#### WRITTEN INSTRUCTION
Change "image sensor" to "lens" in the lines between the ones holding "The camera K" and "6.47 metres", inclusive, and give those lines again with nothing else altered.

#### EXTRACTED INFORMATION
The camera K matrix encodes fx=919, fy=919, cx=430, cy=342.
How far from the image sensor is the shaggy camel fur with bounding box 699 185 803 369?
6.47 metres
...
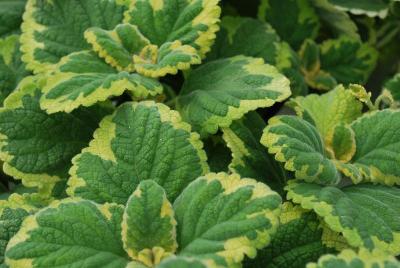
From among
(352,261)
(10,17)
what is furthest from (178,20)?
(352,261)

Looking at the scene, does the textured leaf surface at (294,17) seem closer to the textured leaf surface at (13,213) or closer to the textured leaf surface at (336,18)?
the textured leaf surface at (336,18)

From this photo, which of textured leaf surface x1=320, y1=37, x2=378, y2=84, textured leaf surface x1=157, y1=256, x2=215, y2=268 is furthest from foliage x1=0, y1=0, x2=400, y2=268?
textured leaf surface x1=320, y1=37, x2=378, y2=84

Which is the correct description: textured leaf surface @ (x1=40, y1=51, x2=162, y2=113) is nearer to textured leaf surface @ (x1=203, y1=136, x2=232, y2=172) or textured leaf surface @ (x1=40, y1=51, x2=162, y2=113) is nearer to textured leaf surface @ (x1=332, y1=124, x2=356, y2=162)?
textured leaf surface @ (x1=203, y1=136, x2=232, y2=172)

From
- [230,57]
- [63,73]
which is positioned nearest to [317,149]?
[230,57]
...
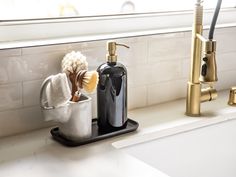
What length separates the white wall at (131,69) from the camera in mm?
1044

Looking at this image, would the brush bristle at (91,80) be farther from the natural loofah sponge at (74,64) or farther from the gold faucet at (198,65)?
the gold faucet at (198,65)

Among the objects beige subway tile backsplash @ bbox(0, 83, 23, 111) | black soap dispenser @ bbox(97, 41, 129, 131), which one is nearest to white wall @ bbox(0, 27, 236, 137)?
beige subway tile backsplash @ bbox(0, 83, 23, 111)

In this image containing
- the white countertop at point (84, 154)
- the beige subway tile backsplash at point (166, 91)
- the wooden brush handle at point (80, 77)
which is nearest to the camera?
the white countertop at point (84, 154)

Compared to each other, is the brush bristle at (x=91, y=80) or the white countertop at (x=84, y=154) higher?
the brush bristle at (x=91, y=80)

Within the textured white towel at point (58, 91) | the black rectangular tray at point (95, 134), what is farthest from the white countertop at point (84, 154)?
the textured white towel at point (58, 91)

#### TASK SOLUTION
The camera K matrix encodes fx=919, fy=919, cx=430, cy=342.
How far from the lens is the shaggy camel fur with bounding box 699 185 803 369?
6.47 metres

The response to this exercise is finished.